A proof-of-concept experiment run by the Cyberbit research team and detailed in today's blog post reveals that the team discovered that hundreds of registry keys were vulnerable to this attack. While most modern malware creators use code injection to disguise malicious behavior within benign activity, the idea with COM hijacking is to run code within the context of a legitimate, whitelisted process, like a web browser.
Researchers wrote that their findings were alarming. “Another troubling finding is the fact that adding these DLLs doesn’t even require a boot.
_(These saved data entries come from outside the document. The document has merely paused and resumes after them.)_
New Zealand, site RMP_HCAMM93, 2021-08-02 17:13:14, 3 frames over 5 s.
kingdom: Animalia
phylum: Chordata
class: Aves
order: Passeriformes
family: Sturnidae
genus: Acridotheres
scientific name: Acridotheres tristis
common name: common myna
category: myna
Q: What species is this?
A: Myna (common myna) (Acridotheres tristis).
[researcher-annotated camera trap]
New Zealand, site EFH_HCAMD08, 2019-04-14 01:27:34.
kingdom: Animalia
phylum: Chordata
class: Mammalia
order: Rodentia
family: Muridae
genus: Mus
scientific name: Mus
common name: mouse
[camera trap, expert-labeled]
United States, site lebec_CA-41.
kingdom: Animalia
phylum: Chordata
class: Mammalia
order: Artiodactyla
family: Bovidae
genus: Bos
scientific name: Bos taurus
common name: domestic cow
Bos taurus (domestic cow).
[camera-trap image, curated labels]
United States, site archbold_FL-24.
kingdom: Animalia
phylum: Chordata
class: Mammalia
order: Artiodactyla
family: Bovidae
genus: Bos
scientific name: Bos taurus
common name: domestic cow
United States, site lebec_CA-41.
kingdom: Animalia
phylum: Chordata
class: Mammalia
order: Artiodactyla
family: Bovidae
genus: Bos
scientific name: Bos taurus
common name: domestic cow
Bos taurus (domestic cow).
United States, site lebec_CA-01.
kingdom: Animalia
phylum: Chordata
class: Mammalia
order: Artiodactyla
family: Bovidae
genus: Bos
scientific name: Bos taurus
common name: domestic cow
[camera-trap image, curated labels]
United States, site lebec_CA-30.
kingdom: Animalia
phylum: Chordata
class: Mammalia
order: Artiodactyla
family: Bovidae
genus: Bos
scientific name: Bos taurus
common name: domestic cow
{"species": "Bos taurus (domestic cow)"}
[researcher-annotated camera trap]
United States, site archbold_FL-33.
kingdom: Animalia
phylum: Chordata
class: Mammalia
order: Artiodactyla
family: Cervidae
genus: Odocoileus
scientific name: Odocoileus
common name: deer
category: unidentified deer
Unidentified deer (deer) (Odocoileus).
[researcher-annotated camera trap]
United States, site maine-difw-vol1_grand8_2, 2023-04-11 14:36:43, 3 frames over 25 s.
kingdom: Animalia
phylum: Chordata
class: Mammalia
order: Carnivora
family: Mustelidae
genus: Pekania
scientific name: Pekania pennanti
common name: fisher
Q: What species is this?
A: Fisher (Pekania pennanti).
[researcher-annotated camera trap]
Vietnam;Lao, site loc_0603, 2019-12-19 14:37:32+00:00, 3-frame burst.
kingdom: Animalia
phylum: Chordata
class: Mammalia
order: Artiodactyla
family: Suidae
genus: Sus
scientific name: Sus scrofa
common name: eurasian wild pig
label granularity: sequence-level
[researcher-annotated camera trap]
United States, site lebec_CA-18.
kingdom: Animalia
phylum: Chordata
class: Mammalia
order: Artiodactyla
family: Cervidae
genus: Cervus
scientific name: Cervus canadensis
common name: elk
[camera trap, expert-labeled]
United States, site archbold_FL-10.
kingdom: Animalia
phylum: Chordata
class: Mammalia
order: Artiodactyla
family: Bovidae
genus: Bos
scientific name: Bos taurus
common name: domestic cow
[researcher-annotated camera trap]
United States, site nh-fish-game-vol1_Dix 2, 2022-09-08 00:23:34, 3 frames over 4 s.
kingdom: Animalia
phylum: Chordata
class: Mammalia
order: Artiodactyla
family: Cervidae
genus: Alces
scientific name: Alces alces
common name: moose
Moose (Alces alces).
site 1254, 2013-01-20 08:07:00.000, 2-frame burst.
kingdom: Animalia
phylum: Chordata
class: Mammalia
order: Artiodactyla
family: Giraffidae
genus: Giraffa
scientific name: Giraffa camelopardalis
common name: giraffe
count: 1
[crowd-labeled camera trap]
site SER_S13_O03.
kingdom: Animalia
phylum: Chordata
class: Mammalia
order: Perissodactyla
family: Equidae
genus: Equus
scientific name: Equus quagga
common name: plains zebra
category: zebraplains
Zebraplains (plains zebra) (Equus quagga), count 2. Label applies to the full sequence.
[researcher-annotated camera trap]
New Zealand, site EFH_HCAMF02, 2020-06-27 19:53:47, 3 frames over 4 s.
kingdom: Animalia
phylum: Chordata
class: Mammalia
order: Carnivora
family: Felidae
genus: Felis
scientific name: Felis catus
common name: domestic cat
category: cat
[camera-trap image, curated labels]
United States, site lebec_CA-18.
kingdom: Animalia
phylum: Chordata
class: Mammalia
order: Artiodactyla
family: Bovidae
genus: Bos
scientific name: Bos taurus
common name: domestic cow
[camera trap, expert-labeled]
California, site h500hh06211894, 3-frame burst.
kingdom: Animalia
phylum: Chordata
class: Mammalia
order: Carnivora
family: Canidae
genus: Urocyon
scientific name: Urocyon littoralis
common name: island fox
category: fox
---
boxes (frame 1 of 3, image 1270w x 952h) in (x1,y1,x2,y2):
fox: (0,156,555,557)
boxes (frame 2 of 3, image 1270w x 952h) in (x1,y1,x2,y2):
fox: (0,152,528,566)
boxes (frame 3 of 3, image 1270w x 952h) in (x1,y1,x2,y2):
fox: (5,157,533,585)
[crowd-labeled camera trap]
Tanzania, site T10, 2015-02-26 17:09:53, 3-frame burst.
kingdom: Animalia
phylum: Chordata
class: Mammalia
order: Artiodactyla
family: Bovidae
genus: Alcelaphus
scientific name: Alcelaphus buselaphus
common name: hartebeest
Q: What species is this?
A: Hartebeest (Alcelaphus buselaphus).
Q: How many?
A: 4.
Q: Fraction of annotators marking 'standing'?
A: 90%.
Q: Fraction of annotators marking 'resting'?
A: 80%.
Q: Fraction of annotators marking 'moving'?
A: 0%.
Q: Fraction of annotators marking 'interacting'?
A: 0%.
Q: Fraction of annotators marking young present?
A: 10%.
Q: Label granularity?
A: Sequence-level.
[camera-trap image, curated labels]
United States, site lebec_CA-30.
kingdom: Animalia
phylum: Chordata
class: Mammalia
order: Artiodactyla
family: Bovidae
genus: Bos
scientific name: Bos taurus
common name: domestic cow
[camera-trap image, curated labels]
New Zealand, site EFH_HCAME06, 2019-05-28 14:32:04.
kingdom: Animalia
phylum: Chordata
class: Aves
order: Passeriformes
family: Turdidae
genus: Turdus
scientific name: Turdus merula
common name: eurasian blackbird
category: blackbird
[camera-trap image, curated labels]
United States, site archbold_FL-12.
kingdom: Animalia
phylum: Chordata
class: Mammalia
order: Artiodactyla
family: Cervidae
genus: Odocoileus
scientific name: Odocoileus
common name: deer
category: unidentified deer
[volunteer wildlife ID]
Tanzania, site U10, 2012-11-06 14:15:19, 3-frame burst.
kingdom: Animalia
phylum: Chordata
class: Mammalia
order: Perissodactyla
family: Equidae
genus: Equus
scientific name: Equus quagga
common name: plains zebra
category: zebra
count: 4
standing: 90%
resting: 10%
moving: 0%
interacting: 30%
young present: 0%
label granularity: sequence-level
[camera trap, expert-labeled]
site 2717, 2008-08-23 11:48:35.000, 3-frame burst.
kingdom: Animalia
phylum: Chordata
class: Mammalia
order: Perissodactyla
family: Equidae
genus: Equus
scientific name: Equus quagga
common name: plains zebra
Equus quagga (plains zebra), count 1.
Since most keys were affected immediately upon running the target process, some keys did not even require execution of the target process for a process which is already running such 'Explorer.exe.'”
Using this technique, attackers are able to legally load and run the malware while evading detection, making it very easy for attackers to implement because it does not require sophisticated code injection. Yet it does have the privileges to perform sensitive actions, like connecting to the Internet, according to researchers.
“The purpose of this research was to uncover the scope of the problem, which is often overlooked by security products,” said Meir Brown, director of research at Cyberbit. “The scope of the risk is wide since we have seen many critical windows processes which load COM objects without verification. This generates an easy method of injection and persistence with minimal visibility."
"The mitigation is to have a security solution which alerts on COM hijacking and to monitor any system error carefully since it may imply on COM hijacking," Brown said. "In addition, I would suggest carefully monitoring specific registry keys like the one we present in our report which are used to load popular COM objects.”